Quick. Find something to do before you fall asleep standing up. In fact, now is the perfect time to wipe down every menu, page by page.
Standing near the entrance, that’s exactly what you do. Damp cloth in hand, you lazily sweep through each menu, one annoying page at a time.
He walks by you in drunken, yet inexplicably graceful haste. It takes a few steps, but he then realizes who you are and turns around. Taking you by the hand, he spins you around as if about to start up an impromptu salsa.
“I’m terribly sorry for disappearing on you the other night,” he says.
I didn’t even realize he knew I was there that night, you think to yourself. “Don’t worry about it. I was drunk too and didn’t take it personally.”
“It’s really too bad.” If you hadn’t seen him drinking, you would never have known he was inebriated. He hid it disturbingly well.
“Yes,” you agree, “and now you’re leaving so soon.”
“Yes,” he murmurs, almost to himself. His eyes focus on something beyond that moment. “But not quite yet. We should grab a drink sometime.”
You try not to scoff too violently. Drunken promises from fickle acquaintances are hard for you not to balk at.
“Yeah, sure,” heavily coating your words with a generous stroke of sarcasm. “Well, you have my number, so you know where to find me.”
“Indeed, I do my dear.” He spins you around once more, and disappears just as quickly.
As you turn back to your damp cloth and stack of menus, you feel your heart flutter uncomfortably. Tough to say if it stemmed from anxiety or fatigue, or something else entirely.

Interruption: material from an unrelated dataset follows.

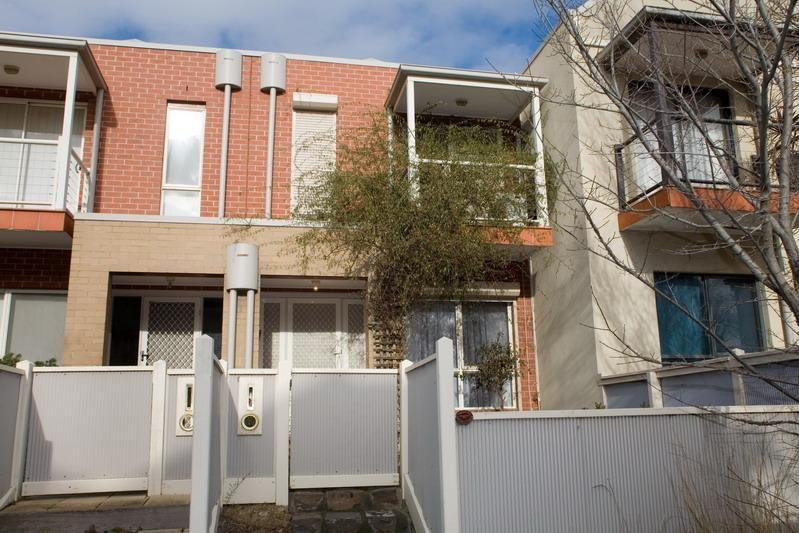 36 Bateman Road, Kensington VIC 3031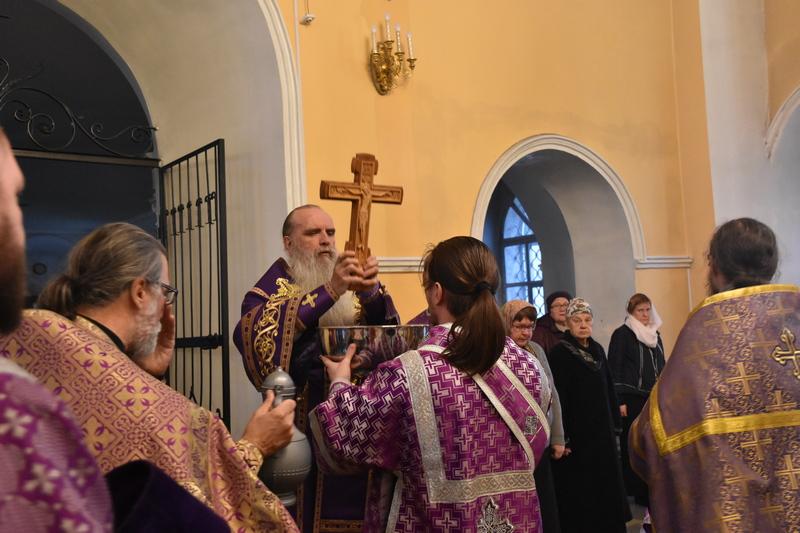 Епископ Каменский и Камышловский Мефодий совершил Всенощное бдение с чином Воздвижения Креста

That was when it still wasn’t.
It never really was even when it was, but at that point, it was still more or less nothing. I remember almost every instant so vividly, but I think it was more emphasized by all of the events that followed that it was inherently impressive. That first moment was so trivial and hardly noteworthy until I made the decision to take matters into my own hands.
I didn’t think I wanted to hear from him. To this day, I don’t know what possessed me to do so, but a couple of days following the lobby dance, I found his number in my phone and reached out.
Me: If you were serious about getting together for drinks sometime, you should let me know.
I tossed my phone on the bed behind me as I continued to sort through my laundry. Seconds later, I hear a vibration on the sheets.
Him: This is me letting you know.
My stomach flipped. In that moment, I realized that I liked him just a touch more than I had ever allowed myself to believe.
Me: When were you thinking?
Him: How about tonight. 9:30?
Good Lord, what is happening? I just got home from work. I was half undressed, deliberating very seriously about going to bed. And then this had to happen.
Me: That should work. Have a place in mind?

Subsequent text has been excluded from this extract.